Re: [RESEND v12 0/6] cgroup-aware OOM killer

From: Michal Hocko
Date: Tue Oct 31 2017 - 10:34:31 EST


On Tue 31-10-17 15:17:11, peter enderborg wrote:
> On 10/27/2017 10:05 PM, Johannes Weiner wrote:
> > On Thu, Oct 26, 2017 at 02:03:41PM -0700, David Rientjes wrote:
> >> On Thu, 26 Oct 2017, Johannes Weiner wrote:
> >>
> >>>> The nack is for three reasons:
> >>>>
> >>>> (1) unfair comparison of root mem cgroup usage to bias against that mem
> >>>> cgroup from oom kill in system oom conditions,
> >>>>
> >>>> (2) the ability of users to completely evade the oom killer by attaching
> >>>> all processes to child cgroups either purposefully or unpurposefully,
> >>>> and
> >>>>
> >>>> (3) the inability of userspace to effectively control oom victim
> >>>> selection.
> >>> My apologies if my summary was too reductionist.
> >>>
> >>> That being said, the arguments you repeat here have come up in
> >>> previous threads and been responded to. This doesn't change my
> >>> conclusion that your NAK is bogus.
=====
In the OOM killer thread, who sent the message and on what date? These entries have no connection to the OOM killer thread.

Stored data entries
=====
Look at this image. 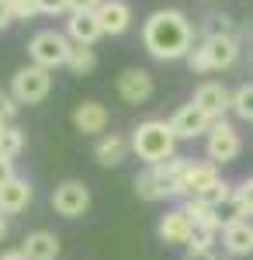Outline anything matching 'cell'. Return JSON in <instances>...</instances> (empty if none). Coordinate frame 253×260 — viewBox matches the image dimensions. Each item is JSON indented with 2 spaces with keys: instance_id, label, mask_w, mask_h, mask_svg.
<instances>
[{
  "instance_id": "1",
  "label": "cell",
  "mask_w": 253,
  "mask_h": 260,
  "mask_svg": "<svg viewBox=\"0 0 253 260\" xmlns=\"http://www.w3.org/2000/svg\"><path fill=\"white\" fill-rule=\"evenodd\" d=\"M142 45L153 59H187L191 49H195V28L184 11H174V7H160L153 11L146 24H142Z\"/></svg>"
},
{
  "instance_id": "2",
  "label": "cell",
  "mask_w": 253,
  "mask_h": 260,
  "mask_svg": "<svg viewBox=\"0 0 253 260\" xmlns=\"http://www.w3.org/2000/svg\"><path fill=\"white\" fill-rule=\"evenodd\" d=\"M132 153L146 167H160V163L174 160L177 156V132L170 121H160V118H149V121H139L132 128Z\"/></svg>"
},
{
  "instance_id": "3",
  "label": "cell",
  "mask_w": 253,
  "mask_h": 260,
  "mask_svg": "<svg viewBox=\"0 0 253 260\" xmlns=\"http://www.w3.org/2000/svg\"><path fill=\"white\" fill-rule=\"evenodd\" d=\"M70 52H73V42L70 35H62L56 28H45L39 35H31L28 42V56L35 66H45V70H56V66H66L70 62Z\"/></svg>"
},
{
  "instance_id": "4",
  "label": "cell",
  "mask_w": 253,
  "mask_h": 260,
  "mask_svg": "<svg viewBox=\"0 0 253 260\" xmlns=\"http://www.w3.org/2000/svg\"><path fill=\"white\" fill-rule=\"evenodd\" d=\"M52 70H45V66H21L18 73L11 77V94L18 98V104H42V101L49 98V90H52V77H49Z\"/></svg>"
},
{
  "instance_id": "5",
  "label": "cell",
  "mask_w": 253,
  "mask_h": 260,
  "mask_svg": "<svg viewBox=\"0 0 253 260\" xmlns=\"http://www.w3.org/2000/svg\"><path fill=\"white\" fill-rule=\"evenodd\" d=\"M239 149H243V139H239V132H236V125H229L226 118H218L208 128V139H205V153H208V160L215 167H226V163H233L239 156Z\"/></svg>"
},
{
  "instance_id": "6",
  "label": "cell",
  "mask_w": 253,
  "mask_h": 260,
  "mask_svg": "<svg viewBox=\"0 0 253 260\" xmlns=\"http://www.w3.org/2000/svg\"><path fill=\"white\" fill-rule=\"evenodd\" d=\"M52 208L62 219H80L90 208V187L83 180H62L52 191Z\"/></svg>"
},
{
  "instance_id": "7",
  "label": "cell",
  "mask_w": 253,
  "mask_h": 260,
  "mask_svg": "<svg viewBox=\"0 0 253 260\" xmlns=\"http://www.w3.org/2000/svg\"><path fill=\"white\" fill-rule=\"evenodd\" d=\"M115 87H118V98L125 104H146L153 98V73L142 70V66H129V70L118 73Z\"/></svg>"
},
{
  "instance_id": "8",
  "label": "cell",
  "mask_w": 253,
  "mask_h": 260,
  "mask_svg": "<svg viewBox=\"0 0 253 260\" xmlns=\"http://www.w3.org/2000/svg\"><path fill=\"white\" fill-rule=\"evenodd\" d=\"M191 101H195L208 118L218 121L229 108H233V90H229L226 83H218V80H208V83H201V87L195 90V98H191Z\"/></svg>"
},
{
  "instance_id": "9",
  "label": "cell",
  "mask_w": 253,
  "mask_h": 260,
  "mask_svg": "<svg viewBox=\"0 0 253 260\" xmlns=\"http://www.w3.org/2000/svg\"><path fill=\"white\" fill-rule=\"evenodd\" d=\"M170 125H174L177 139H198V136H208V128L215 125V118H208L195 101H191V104H184V108L174 111Z\"/></svg>"
},
{
  "instance_id": "10",
  "label": "cell",
  "mask_w": 253,
  "mask_h": 260,
  "mask_svg": "<svg viewBox=\"0 0 253 260\" xmlns=\"http://www.w3.org/2000/svg\"><path fill=\"white\" fill-rule=\"evenodd\" d=\"M191 233H195V222H191V215L184 208L167 212L160 219V225H156V236L167 243V246H187L191 243Z\"/></svg>"
},
{
  "instance_id": "11",
  "label": "cell",
  "mask_w": 253,
  "mask_h": 260,
  "mask_svg": "<svg viewBox=\"0 0 253 260\" xmlns=\"http://www.w3.org/2000/svg\"><path fill=\"white\" fill-rule=\"evenodd\" d=\"M201 52L212 70H229L239 59V39L236 35H212V39L201 42Z\"/></svg>"
},
{
  "instance_id": "12",
  "label": "cell",
  "mask_w": 253,
  "mask_h": 260,
  "mask_svg": "<svg viewBox=\"0 0 253 260\" xmlns=\"http://www.w3.org/2000/svg\"><path fill=\"white\" fill-rule=\"evenodd\" d=\"M222 246L233 257H250L253 253V219H233L222 225Z\"/></svg>"
},
{
  "instance_id": "13",
  "label": "cell",
  "mask_w": 253,
  "mask_h": 260,
  "mask_svg": "<svg viewBox=\"0 0 253 260\" xmlns=\"http://www.w3.org/2000/svg\"><path fill=\"white\" fill-rule=\"evenodd\" d=\"M94 14H98L104 35H121V31H129V24H132V7H129L125 0H104Z\"/></svg>"
},
{
  "instance_id": "14",
  "label": "cell",
  "mask_w": 253,
  "mask_h": 260,
  "mask_svg": "<svg viewBox=\"0 0 253 260\" xmlns=\"http://www.w3.org/2000/svg\"><path fill=\"white\" fill-rule=\"evenodd\" d=\"M73 125H77V132H83V136H101L108 128V108L101 101H83V104H77V111H73Z\"/></svg>"
},
{
  "instance_id": "15",
  "label": "cell",
  "mask_w": 253,
  "mask_h": 260,
  "mask_svg": "<svg viewBox=\"0 0 253 260\" xmlns=\"http://www.w3.org/2000/svg\"><path fill=\"white\" fill-rule=\"evenodd\" d=\"M66 35L73 39V45H94V42L104 35V28H101V21H98L94 11H80V14H70Z\"/></svg>"
},
{
  "instance_id": "16",
  "label": "cell",
  "mask_w": 253,
  "mask_h": 260,
  "mask_svg": "<svg viewBox=\"0 0 253 260\" xmlns=\"http://www.w3.org/2000/svg\"><path fill=\"white\" fill-rule=\"evenodd\" d=\"M31 184L24 177H14V180H7L4 187H0V212L4 215H18V212H24L28 205H31Z\"/></svg>"
},
{
  "instance_id": "17",
  "label": "cell",
  "mask_w": 253,
  "mask_h": 260,
  "mask_svg": "<svg viewBox=\"0 0 253 260\" xmlns=\"http://www.w3.org/2000/svg\"><path fill=\"white\" fill-rule=\"evenodd\" d=\"M129 149H132V142L125 139V136H118V132H104L94 146V156H98L101 167H118V163H125L129 156Z\"/></svg>"
},
{
  "instance_id": "18",
  "label": "cell",
  "mask_w": 253,
  "mask_h": 260,
  "mask_svg": "<svg viewBox=\"0 0 253 260\" xmlns=\"http://www.w3.org/2000/svg\"><path fill=\"white\" fill-rule=\"evenodd\" d=\"M59 236H52V233H45V229H39V233H28L24 236V243H21V253L28 260H56L59 257Z\"/></svg>"
},
{
  "instance_id": "19",
  "label": "cell",
  "mask_w": 253,
  "mask_h": 260,
  "mask_svg": "<svg viewBox=\"0 0 253 260\" xmlns=\"http://www.w3.org/2000/svg\"><path fill=\"white\" fill-rule=\"evenodd\" d=\"M218 177V167H215L212 160L208 163H187V174H184V194L187 198H195V194H201L205 187H212Z\"/></svg>"
},
{
  "instance_id": "20",
  "label": "cell",
  "mask_w": 253,
  "mask_h": 260,
  "mask_svg": "<svg viewBox=\"0 0 253 260\" xmlns=\"http://www.w3.org/2000/svg\"><path fill=\"white\" fill-rule=\"evenodd\" d=\"M229 205V215H226V222L233 219H253V177H246L239 187L233 191V198L226 201Z\"/></svg>"
},
{
  "instance_id": "21",
  "label": "cell",
  "mask_w": 253,
  "mask_h": 260,
  "mask_svg": "<svg viewBox=\"0 0 253 260\" xmlns=\"http://www.w3.org/2000/svg\"><path fill=\"white\" fill-rule=\"evenodd\" d=\"M184 212L191 215V222H195V225H208V229H222V225H226L218 208H208V205H201L198 198H187V201H184Z\"/></svg>"
},
{
  "instance_id": "22",
  "label": "cell",
  "mask_w": 253,
  "mask_h": 260,
  "mask_svg": "<svg viewBox=\"0 0 253 260\" xmlns=\"http://www.w3.org/2000/svg\"><path fill=\"white\" fill-rule=\"evenodd\" d=\"M136 194L142 201H163L167 198V191H163V180L156 177V170L149 167V170H142L136 177Z\"/></svg>"
},
{
  "instance_id": "23",
  "label": "cell",
  "mask_w": 253,
  "mask_h": 260,
  "mask_svg": "<svg viewBox=\"0 0 253 260\" xmlns=\"http://www.w3.org/2000/svg\"><path fill=\"white\" fill-rule=\"evenodd\" d=\"M98 66V56H94V49L90 45H73V52H70V62H66V70H73L77 77H87L90 70Z\"/></svg>"
},
{
  "instance_id": "24",
  "label": "cell",
  "mask_w": 253,
  "mask_h": 260,
  "mask_svg": "<svg viewBox=\"0 0 253 260\" xmlns=\"http://www.w3.org/2000/svg\"><path fill=\"white\" fill-rule=\"evenodd\" d=\"M21 149H24V128H18V125H7V128H4V136H0V156L18 160Z\"/></svg>"
},
{
  "instance_id": "25",
  "label": "cell",
  "mask_w": 253,
  "mask_h": 260,
  "mask_svg": "<svg viewBox=\"0 0 253 260\" xmlns=\"http://www.w3.org/2000/svg\"><path fill=\"white\" fill-rule=\"evenodd\" d=\"M233 111L239 118L253 121V83H243L239 90H233Z\"/></svg>"
},
{
  "instance_id": "26",
  "label": "cell",
  "mask_w": 253,
  "mask_h": 260,
  "mask_svg": "<svg viewBox=\"0 0 253 260\" xmlns=\"http://www.w3.org/2000/svg\"><path fill=\"white\" fill-rule=\"evenodd\" d=\"M222 229H208V225H195V233H191V243H187V250H212L215 236H218Z\"/></svg>"
},
{
  "instance_id": "27",
  "label": "cell",
  "mask_w": 253,
  "mask_h": 260,
  "mask_svg": "<svg viewBox=\"0 0 253 260\" xmlns=\"http://www.w3.org/2000/svg\"><path fill=\"white\" fill-rule=\"evenodd\" d=\"M18 98L11 90H0V125H14V115H18Z\"/></svg>"
},
{
  "instance_id": "28",
  "label": "cell",
  "mask_w": 253,
  "mask_h": 260,
  "mask_svg": "<svg viewBox=\"0 0 253 260\" xmlns=\"http://www.w3.org/2000/svg\"><path fill=\"white\" fill-rule=\"evenodd\" d=\"M7 4L14 11V21H28V18H35V14H42L39 0H7Z\"/></svg>"
},
{
  "instance_id": "29",
  "label": "cell",
  "mask_w": 253,
  "mask_h": 260,
  "mask_svg": "<svg viewBox=\"0 0 253 260\" xmlns=\"http://www.w3.org/2000/svg\"><path fill=\"white\" fill-rule=\"evenodd\" d=\"M212 35H233V18L212 14V18H208V28H205V39H212Z\"/></svg>"
},
{
  "instance_id": "30",
  "label": "cell",
  "mask_w": 253,
  "mask_h": 260,
  "mask_svg": "<svg viewBox=\"0 0 253 260\" xmlns=\"http://www.w3.org/2000/svg\"><path fill=\"white\" fill-rule=\"evenodd\" d=\"M187 66H191V73H212V66L205 59V52H201V45L191 49V56H187Z\"/></svg>"
},
{
  "instance_id": "31",
  "label": "cell",
  "mask_w": 253,
  "mask_h": 260,
  "mask_svg": "<svg viewBox=\"0 0 253 260\" xmlns=\"http://www.w3.org/2000/svg\"><path fill=\"white\" fill-rule=\"evenodd\" d=\"M39 11L42 14H62V11H70V0H39Z\"/></svg>"
},
{
  "instance_id": "32",
  "label": "cell",
  "mask_w": 253,
  "mask_h": 260,
  "mask_svg": "<svg viewBox=\"0 0 253 260\" xmlns=\"http://www.w3.org/2000/svg\"><path fill=\"white\" fill-rule=\"evenodd\" d=\"M18 174H14V160H7V156H0V187L7 184V180H14Z\"/></svg>"
},
{
  "instance_id": "33",
  "label": "cell",
  "mask_w": 253,
  "mask_h": 260,
  "mask_svg": "<svg viewBox=\"0 0 253 260\" xmlns=\"http://www.w3.org/2000/svg\"><path fill=\"white\" fill-rule=\"evenodd\" d=\"M104 0H70V11L73 14H80V11H98Z\"/></svg>"
},
{
  "instance_id": "34",
  "label": "cell",
  "mask_w": 253,
  "mask_h": 260,
  "mask_svg": "<svg viewBox=\"0 0 253 260\" xmlns=\"http://www.w3.org/2000/svg\"><path fill=\"white\" fill-rule=\"evenodd\" d=\"M14 21V11H11V4L7 0H0V28H7Z\"/></svg>"
},
{
  "instance_id": "35",
  "label": "cell",
  "mask_w": 253,
  "mask_h": 260,
  "mask_svg": "<svg viewBox=\"0 0 253 260\" xmlns=\"http://www.w3.org/2000/svg\"><path fill=\"white\" fill-rule=\"evenodd\" d=\"M184 260H218L212 253V250H187V253H184Z\"/></svg>"
},
{
  "instance_id": "36",
  "label": "cell",
  "mask_w": 253,
  "mask_h": 260,
  "mask_svg": "<svg viewBox=\"0 0 253 260\" xmlns=\"http://www.w3.org/2000/svg\"><path fill=\"white\" fill-rule=\"evenodd\" d=\"M0 260H28L21 250H7V253H0Z\"/></svg>"
},
{
  "instance_id": "37",
  "label": "cell",
  "mask_w": 253,
  "mask_h": 260,
  "mask_svg": "<svg viewBox=\"0 0 253 260\" xmlns=\"http://www.w3.org/2000/svg\"><path fill=\"white\" fill-rule=\"evenodd\" d=\"M7 236V219H4V212H0V240Z\"/></svg>"
},
{
  "instance_id": "38",
  "label": "cell",
  "mask_w": 253,
  "mask_h": 260,
  "mask_svg": "<svg viewBox=\"0 0 253 260\" xmlns=\"http://www.w3.org/2000/svg\"><path fill=\"white\" fill-rule=\"evenodd\" d=\"M4 128H7V125H0V136H4Z\"/></svg>"
}]
</instances>
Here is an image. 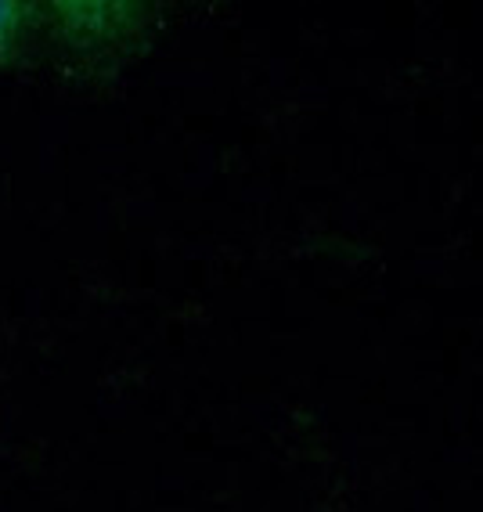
=====
▸ TASK SOLUTION
Michal Hocko sent it on Tue Oct 31 2017.